== Exercise A ==
Answer these questions using the actor tutorial:
(i) Which crate supplies the Result type returned by the Actor trait's event method?
(ii) According to the tutorial, where does concurrency safety come from?
(iii) Which variant of the mpsc channel does the mailbox use?
== Exercise B ==
From the actor tutorial, write out the passage between "Actors get a" and "not from Mutex.", inclusive.

== Page excerpt ==
○ ○ ○

Your own actor library in 150 lines of Rust

Actors get a reputation for being heavyweight — Erlang VMs, supervision trees, distributed clusters. Strip that away and the core is tiny: an isolated piece of state, a mailbox, and a loop that pulls messages and runs handlers. In this mini-course we build exactly that on top of tokio, and end up with typed send, typed request/response, and graceful shutdown — all type-checked by the compiler. We'll grow it one small piece at a time.

The idea, in one sentence

An actor is some state that the outside world can only touch by mailing it a message; a runtime owns the state and processes the mailbox one message at a time. Because only one task ever holds the state, there are no locks — concurrency safety comes from the channel, not from Mutex.

The whole design rests on two declarations. The first is the trait that users implement:

#[async_trait]
trait Actor: Send + 'static {
    async fn event(
        &mut self,
        ctx: &mut Context<Self>,
    ) -> Result<()>;
}

This is the contract every actor signs: "give me a turn, and I'll process one event." Result is the catch-all from the anyhow crate, so a handler can ? any failure upward. The #[async_trait] attribute lets the trait carry an async fn, which stable Rust still can't do natively.

The second declaration is the engine we write:

struct ActorRuntime<A: Actor> {
    actor: A,
    context: Context<A>,
}

The runtime bundles the user's actor with a Context and drives it. The split between Actor (what users write) and ActorRuntime (what runs it) is the whole point — users describe behavior, we own the loop.

A mailbox is just a channel

The mailbox is an mpsc channel — multi-producer, single-consumer. That shape is the actor model in one type: many Address clones can push, exactly one runtime pulls. We use the unbounded variant so senders never block waiting for the actor to catch up.

○ ○ ○

== Supplied entries ==
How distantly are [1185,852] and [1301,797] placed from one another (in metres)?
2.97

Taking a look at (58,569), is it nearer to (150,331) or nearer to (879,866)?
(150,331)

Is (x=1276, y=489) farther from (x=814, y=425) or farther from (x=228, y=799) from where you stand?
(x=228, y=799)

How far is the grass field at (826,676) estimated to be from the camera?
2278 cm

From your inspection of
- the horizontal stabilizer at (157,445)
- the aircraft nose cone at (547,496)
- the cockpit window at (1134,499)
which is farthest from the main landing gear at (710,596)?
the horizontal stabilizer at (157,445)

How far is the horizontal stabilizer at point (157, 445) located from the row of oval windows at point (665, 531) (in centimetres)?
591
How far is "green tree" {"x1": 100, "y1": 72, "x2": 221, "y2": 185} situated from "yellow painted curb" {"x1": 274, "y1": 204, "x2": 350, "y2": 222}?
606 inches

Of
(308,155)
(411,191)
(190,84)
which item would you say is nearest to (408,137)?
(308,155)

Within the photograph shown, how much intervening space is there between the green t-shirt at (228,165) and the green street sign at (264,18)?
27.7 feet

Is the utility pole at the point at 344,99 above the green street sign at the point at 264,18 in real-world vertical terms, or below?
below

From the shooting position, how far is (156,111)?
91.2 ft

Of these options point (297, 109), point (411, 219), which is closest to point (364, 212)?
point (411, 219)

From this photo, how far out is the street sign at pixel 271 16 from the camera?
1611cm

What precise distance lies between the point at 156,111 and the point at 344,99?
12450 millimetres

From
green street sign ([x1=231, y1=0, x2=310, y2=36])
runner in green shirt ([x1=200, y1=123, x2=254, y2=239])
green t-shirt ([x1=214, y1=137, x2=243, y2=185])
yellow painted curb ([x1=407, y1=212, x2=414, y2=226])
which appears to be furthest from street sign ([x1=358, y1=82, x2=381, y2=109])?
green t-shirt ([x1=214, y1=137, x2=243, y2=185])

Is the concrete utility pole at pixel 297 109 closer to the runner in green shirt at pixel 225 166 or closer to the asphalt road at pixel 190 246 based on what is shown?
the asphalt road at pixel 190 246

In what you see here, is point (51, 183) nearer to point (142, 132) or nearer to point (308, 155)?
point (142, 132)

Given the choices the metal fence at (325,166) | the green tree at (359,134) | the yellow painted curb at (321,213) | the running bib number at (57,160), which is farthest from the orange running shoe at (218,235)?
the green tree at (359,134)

○ ○ ○

== Worked solution A ==
(i) The anyhow crate.
(ii) From the channel, not from Mutex.
(iii) The unbounded variant.

== Worked solution B ==
Actors get a reputation for being heavyweight — Erlang VMs, supervision trees, distributed clusters. Strip that away and the core is tiny: an isolated piece of state, a mailbox, and a loop that pulls messages and runs handlers. In this mini-course we build exactly that on top of tokio, and end up with typed send, typed request/response, and graceful shutdown — all type-checked by the compiler. We'll grow it one small piece at a time.

The idea, in one sentence

An actor is some state that the outside world can only touch by mailing it a message; a runtime owns the state and processes the mailbox one message at a time. Because only one task ever holds the state, there are no locks — concurrency safety comes from the channel, not from Mutex.